Marilyn Sinclair
Fighting Hatred and Protecting Freedom
Marilyn Sinclair will never forget the day her father gave his testimony to USC Shoah Foundation. “It was the first time we came together as a family to discuss my father being a Holocaust survivor,” she recalls. “When he passed away in 2010, I realized the days of having actual witnesses to provide live testimony were numbered.”
She became committed to furthering the Institute’s mission and serving on its Next Generation Council after learning that the Institute could share her father’s testimony — and tens of thousands of other accounts — through its IWitness program.
A past chair of the Sarah and Chaim Neuberger Holocaust Education Centre in Canada, Sinclair understands the power of testimony. Her father was among the many speakers of the Centre’s Holocaust Survivor Speaker Bureau. Over the years, he addressed thousands of students.

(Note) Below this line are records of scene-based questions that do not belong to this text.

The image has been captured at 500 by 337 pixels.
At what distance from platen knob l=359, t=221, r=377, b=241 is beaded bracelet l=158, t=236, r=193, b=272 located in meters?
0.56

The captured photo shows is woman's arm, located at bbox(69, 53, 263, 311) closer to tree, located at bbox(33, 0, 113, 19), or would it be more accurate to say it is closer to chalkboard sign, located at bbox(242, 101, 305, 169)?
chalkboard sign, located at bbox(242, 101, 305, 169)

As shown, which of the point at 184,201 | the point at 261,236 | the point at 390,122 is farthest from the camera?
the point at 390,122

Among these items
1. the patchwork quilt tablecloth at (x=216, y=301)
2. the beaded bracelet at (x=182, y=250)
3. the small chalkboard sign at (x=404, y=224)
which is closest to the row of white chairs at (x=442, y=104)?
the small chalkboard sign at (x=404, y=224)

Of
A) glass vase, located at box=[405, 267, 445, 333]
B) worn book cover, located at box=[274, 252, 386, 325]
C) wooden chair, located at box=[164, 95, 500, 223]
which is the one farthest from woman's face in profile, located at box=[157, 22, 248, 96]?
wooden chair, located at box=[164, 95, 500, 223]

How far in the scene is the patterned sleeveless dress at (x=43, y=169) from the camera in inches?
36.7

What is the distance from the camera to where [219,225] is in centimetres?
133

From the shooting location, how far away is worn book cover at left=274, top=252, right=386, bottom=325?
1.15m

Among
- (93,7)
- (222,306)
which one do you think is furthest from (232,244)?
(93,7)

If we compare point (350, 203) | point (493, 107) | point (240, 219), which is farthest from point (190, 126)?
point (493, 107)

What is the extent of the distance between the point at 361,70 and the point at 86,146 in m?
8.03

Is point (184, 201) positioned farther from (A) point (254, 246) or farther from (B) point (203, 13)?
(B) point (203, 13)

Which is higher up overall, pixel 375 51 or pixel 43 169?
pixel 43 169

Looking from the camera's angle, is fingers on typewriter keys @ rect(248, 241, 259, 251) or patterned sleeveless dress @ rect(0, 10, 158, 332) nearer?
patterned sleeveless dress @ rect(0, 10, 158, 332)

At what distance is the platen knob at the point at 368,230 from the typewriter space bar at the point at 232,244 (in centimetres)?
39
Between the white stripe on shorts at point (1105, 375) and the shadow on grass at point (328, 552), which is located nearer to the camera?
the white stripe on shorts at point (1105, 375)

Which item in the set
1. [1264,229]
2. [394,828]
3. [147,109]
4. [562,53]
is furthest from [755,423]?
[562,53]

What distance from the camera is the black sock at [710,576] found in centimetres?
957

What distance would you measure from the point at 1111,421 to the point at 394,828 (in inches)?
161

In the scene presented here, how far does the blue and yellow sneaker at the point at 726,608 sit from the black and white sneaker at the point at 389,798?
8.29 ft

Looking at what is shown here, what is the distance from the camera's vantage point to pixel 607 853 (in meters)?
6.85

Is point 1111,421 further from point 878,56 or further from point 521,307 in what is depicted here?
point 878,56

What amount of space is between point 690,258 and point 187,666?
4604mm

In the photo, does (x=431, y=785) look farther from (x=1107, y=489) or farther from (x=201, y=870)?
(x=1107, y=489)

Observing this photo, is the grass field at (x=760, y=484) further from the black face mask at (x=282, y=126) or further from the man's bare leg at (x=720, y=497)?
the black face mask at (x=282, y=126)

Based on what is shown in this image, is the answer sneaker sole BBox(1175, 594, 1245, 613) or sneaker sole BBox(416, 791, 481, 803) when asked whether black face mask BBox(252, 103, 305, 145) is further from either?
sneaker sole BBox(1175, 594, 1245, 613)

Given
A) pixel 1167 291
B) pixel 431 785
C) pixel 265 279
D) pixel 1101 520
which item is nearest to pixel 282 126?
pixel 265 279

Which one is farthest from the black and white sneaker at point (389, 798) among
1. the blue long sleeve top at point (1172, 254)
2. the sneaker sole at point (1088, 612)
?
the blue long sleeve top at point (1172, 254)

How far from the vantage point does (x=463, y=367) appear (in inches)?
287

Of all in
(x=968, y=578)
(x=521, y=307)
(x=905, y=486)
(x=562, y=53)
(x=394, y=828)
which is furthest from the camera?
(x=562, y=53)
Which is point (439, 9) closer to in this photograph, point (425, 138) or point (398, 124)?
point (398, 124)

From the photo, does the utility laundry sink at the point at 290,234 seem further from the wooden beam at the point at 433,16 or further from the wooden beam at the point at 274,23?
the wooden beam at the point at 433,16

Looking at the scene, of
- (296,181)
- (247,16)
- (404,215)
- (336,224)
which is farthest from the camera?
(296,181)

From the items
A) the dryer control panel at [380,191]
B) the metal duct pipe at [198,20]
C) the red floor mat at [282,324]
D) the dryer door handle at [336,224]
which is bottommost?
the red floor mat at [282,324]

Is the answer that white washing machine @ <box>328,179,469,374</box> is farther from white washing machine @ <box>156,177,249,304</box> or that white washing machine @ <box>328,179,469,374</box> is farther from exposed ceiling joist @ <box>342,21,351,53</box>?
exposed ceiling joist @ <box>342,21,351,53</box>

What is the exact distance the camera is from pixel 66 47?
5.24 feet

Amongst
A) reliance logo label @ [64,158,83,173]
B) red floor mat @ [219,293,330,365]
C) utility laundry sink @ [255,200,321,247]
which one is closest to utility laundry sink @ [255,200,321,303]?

“The Institute is new to Canada,” Sinclair says. “I want to help bring its power to the Neuberger and other institutions in the country for the betterment of all the organizations and, most importantly, the students.”
Her father’s gravestone features a saying he used to end his speeches: “We must fight hatred and protect freedom.” According to Sinclair, “These testimonies teach students their civic responsibility to protect the democracies they live in — or to fight for the democracy they are entitled to. What could be more important?”